Create your own crest, or import your favorite image
As you start anew on a fresh map, Manor Lords feels very familiar. You have a small parcel of land, a handful of settlers, and a scant amount of supplies to begin your new village. From these meager beginnings, you must eke out a humble existence, slowly growing your town one building at a time.
Resource management is the name of the game here, and the land surrounding your starting area holds all the resources you need to get started. The surrounding forests serve as your source of timber, which you'll need for buildings and fuel to survive the elements. At the same time, stone, iron ore, clay, animal herds, and berry patches all have an icon identifying where your workers can locate those resources.

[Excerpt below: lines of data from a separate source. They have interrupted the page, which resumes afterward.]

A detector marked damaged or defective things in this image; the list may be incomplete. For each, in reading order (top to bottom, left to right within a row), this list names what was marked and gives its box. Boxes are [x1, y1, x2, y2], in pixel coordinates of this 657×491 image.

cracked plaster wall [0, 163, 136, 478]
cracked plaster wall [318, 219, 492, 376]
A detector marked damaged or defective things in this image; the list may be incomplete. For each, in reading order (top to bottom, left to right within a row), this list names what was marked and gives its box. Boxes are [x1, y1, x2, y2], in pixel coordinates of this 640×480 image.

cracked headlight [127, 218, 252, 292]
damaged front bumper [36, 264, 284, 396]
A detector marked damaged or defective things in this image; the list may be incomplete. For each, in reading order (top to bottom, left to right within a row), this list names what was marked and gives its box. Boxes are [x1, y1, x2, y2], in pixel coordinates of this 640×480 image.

But gathering resources isn’t as simple as just marking an area on the map and sending workers to collect what you need. You must first construct a workspace for each type of resource you need. There's a Logging Camp to gather timber, the building blocks for the most essential buildings. A Sawpit can also be constructed to refine timber into planks for more advanced buildings. You’ll also need to construct a Woodcutters Lodge for a steady flow of firewood. Finally, a Forester’s Hut completes the circle of life by replanting your depleted forests.
Logging and all of your other industrial endeavors will need workers, and your base unit in Manor Lords is the family unit. Families are assigned to a building, and each member helps gather, process, and distribute their goods at a marketplace. You can freely move families from one job to another or leave them unassigned to help distribute goods to family plots. Managing your small workforce is a big part of the early game as seasons change. There is more work than families available to do it, so families doing seasonal jobs like gathering berries can be reassigned to other tasks during the off-season.

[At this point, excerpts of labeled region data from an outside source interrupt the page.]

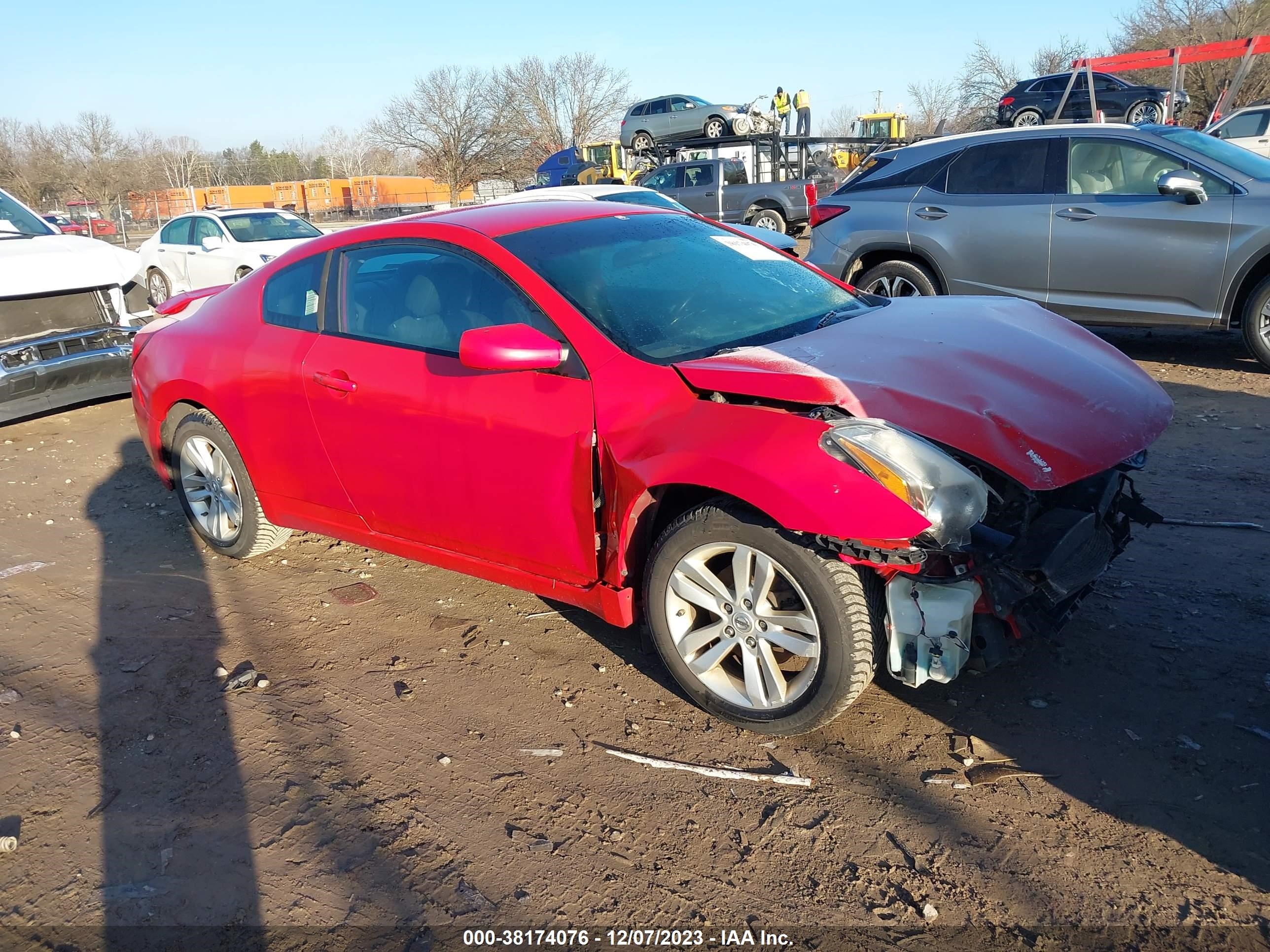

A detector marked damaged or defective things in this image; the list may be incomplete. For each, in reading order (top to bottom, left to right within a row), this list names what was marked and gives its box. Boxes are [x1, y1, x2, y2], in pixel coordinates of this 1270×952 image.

crumpled hood [0, 235, 142, 298]
crumpled hood [680, 298, 1173, 492]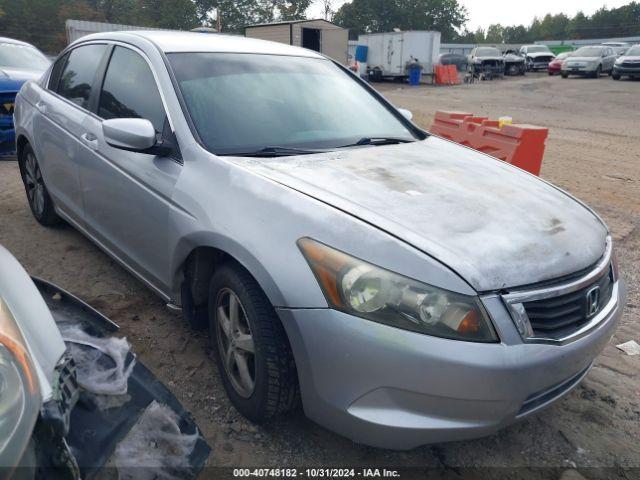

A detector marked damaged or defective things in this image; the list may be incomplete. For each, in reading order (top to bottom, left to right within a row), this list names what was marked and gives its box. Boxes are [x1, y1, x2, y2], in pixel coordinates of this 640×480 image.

dented hood [229, 137, 604, 290]
damaged front end [0, 246, 211, 478]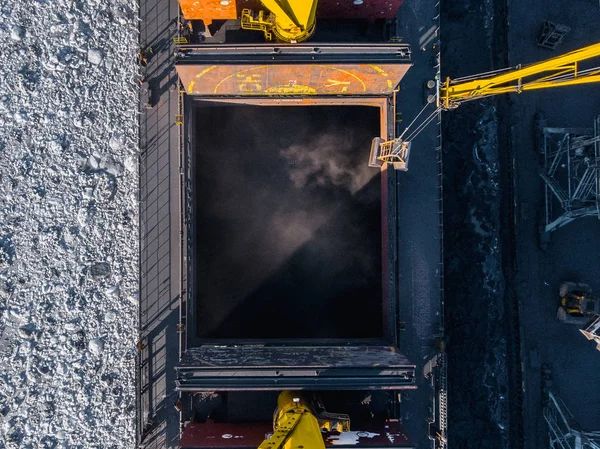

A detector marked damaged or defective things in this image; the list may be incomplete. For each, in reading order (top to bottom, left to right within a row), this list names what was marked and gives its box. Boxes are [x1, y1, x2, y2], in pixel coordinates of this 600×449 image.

rusty orange deck paint [178, 63, 410, 96]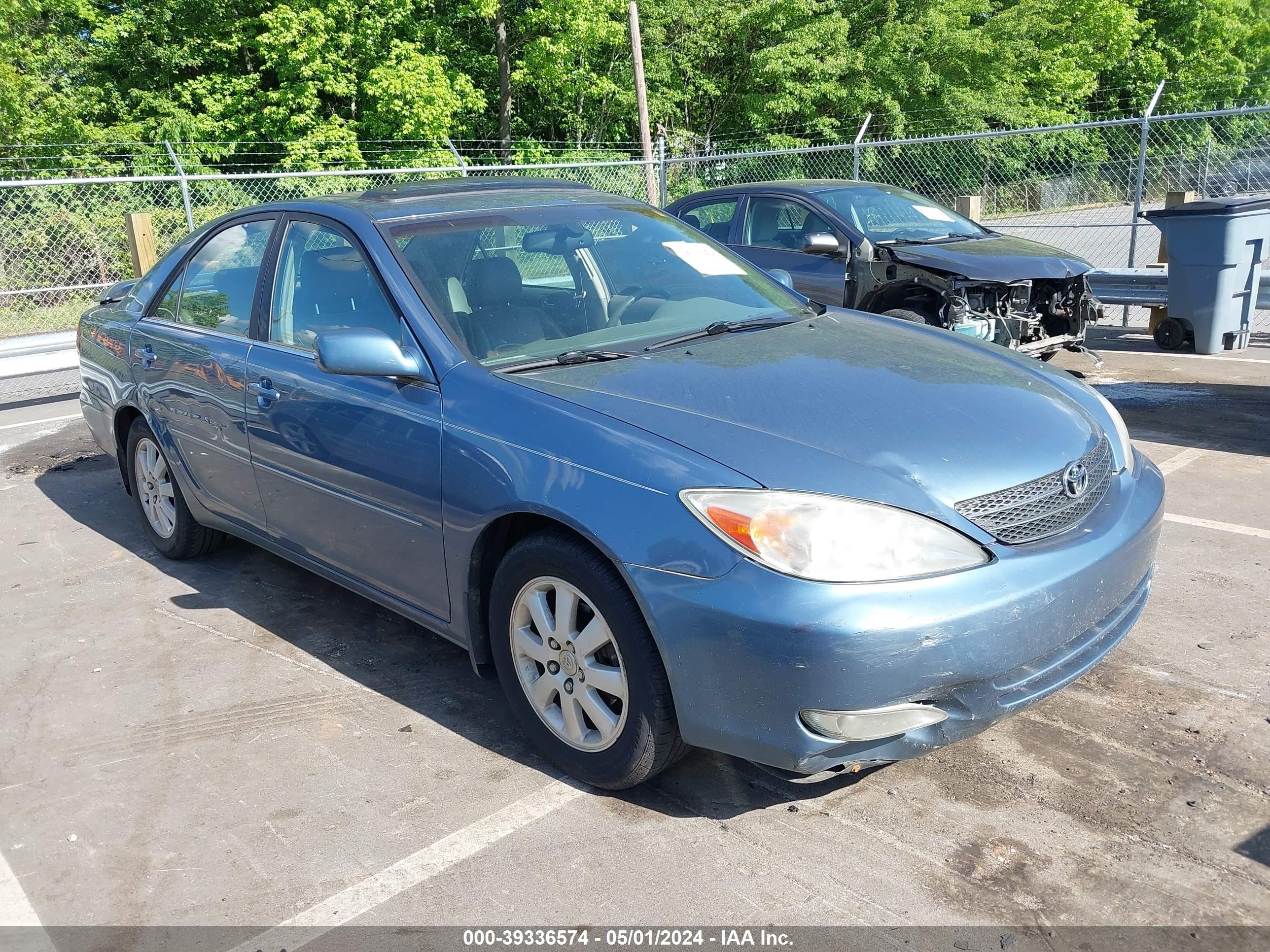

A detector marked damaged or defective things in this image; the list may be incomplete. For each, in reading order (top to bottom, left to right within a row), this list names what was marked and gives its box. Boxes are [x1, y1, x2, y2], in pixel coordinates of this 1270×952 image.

damaged silver car [665, 179, 1102, 360]
wrecked car's windshield [817, 184, 985, 246]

While not helping maintain their workplace, families can also help produce goods at their home, or burgage plot as they are called in Manor Lords. A single house is built on a burgage plot as a minimum, but larger plots can hold a second house and family. If a plot is big enough, you can also add an extension to your house, which will passively produce additional goods for the village.
As you begin growing your village, your families will have needs that must be met, whether physical, like food and clothing, or spiritual, like building a church. Meeting all of a family’s needs will unlock higher-tier burgage plots, which in turn opens up more extension options.
These extensions are where the real work gets done. Choosing a burgage extension beyond the three basic choices - vegetable garden, chicken coop, and goat shed - will promote a family to Artisans, which removes them from the general workforce as they specialize in their new work-from-home job.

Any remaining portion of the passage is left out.